Menurut Kementerian Kesehatan Republik Indonesia, keberadaan label ini bertujuan membantu masyarakat membuat pilihan yang lebih sehat di tengah maraknya produk olahan di pasaran.
Apa Itu Label Nutri-Level?
Label Nutri-Level merupakan sistem penilaian yang menampilkan informasi gizi dalam bentuk kategori atau tingkat tertentu. Biasanya, label ini menunjukkan kandungan seperti gula, garam, dan lemak dalam suatu produk.
Dengan tampilan yang lebih ringkas, konsumen tidak perlu membaca detail tabel gizi yang sering kali sulit dipahami.
Membantu Konsumen Lebih Sadar Gizi
Kehadiran label ini dinilai dapat meningkatkan kesadaran masyarakat terhadap pola makan sehat. Dengan mengetahui tingkat kandungan gizi, konsumen bisa lebih bijak dalam memilih produk yang sesuai dengan kebutuhan tubuh.
Hal ini menjadi penting, terutama untuk mencegah risiko penyakit tidak menular seperti obesitas dan diabetes.
Perlu Dipahami dengan Benar
Meski memudahkan, para ahli mengingatkan bahwa label Nutri-Level tetap perlu dipahami secara menyeluruh. Konsumen tidak boleh hanya melihat satu indikator saja, tetapi juga mempertimbangkan porsi konsumsi dan kebutuhan harian.
Produk dengan label tertentu belum tentu sepenuhnya “baik” atau “buruk”, karena semua bergantung pada pola makan secara keseluruhan.
Tantangan dalam Implementasi
Salah satu tantangan dalam penerapan label ini adalah tingkat literasi gizi masyarakat yang masih beragam. Tidak semua konsumen memahami arti dari setiap kategori yang ditampilkan.
Oleh karena itu, edukasi berkelanjutan sangat diperlukan agar manfaat dari label ini dapat dirasakan secara optimal.
Peran Industri dan Pemerintah
Pemerintah bersama pelaku industri diharapkan dapat terus mendorong transparansi informasi gizi pada produk. Selain itu, kampanye edukasi juga perlu diperluas agar masyarakat lebih memahami pentingnya membaca label sebelum membeli.

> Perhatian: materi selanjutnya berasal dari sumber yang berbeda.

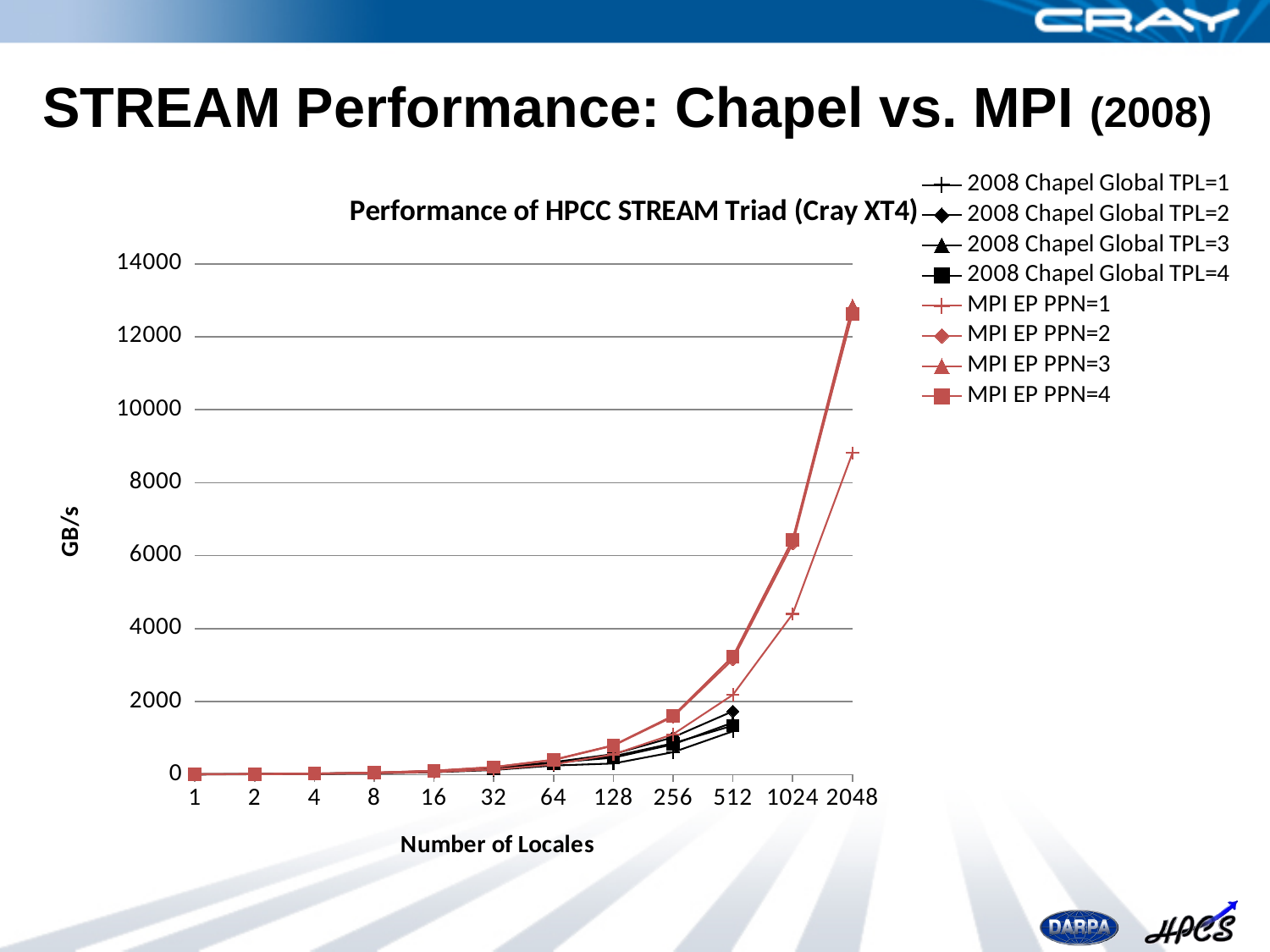
Do the values for MPI EP PPN=4 rise or fall as the number of locales increases? rise Is the value for MPI EP PPN=1 at 2048 locales greater or less than 8000? greater How many series does the legend list? 8 Is the value for MPI EP PPN=1 at 1024 locales greater or less than 4000? greater What is the label of the y axis? GB/s What kind of chart is shown on the slide? line chart Is the value for MPI EP PPN=4 at 2048 locales greater or less than 12000? greater What is the title of the chart? Performance of HPCC STREAM Triad (Cray XT4) At 2048 locales, which is larger: MPI EP PPN=4 or MPI EP PPN=1? MPI EP PPN=4 How many categories are shown on the x axis (Number of Locales)? 12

Langkah ini menjadi bagian dari upaya meningkatkan kualitas kesehatan masyarakat secara menyeluruh.
Bijak Memilih, Lebih Sehat
Dengan memahami label Nutri-Level, konsumen dapat mengambil keputusan yang lebih tepat dalam memilih makanan dan minuman. Kesadaran ini diharapkan mampu mendorong gaya hidup yang lebih sehat di tengah berbagai pilihan produk yang tersedia.
Edukasi gizi bukan hanya tanggung jawab pemerintah, tetapi juga seluruh lapisan masyarakat untuk menciptakan generasi yang lebih sehat di masa depan.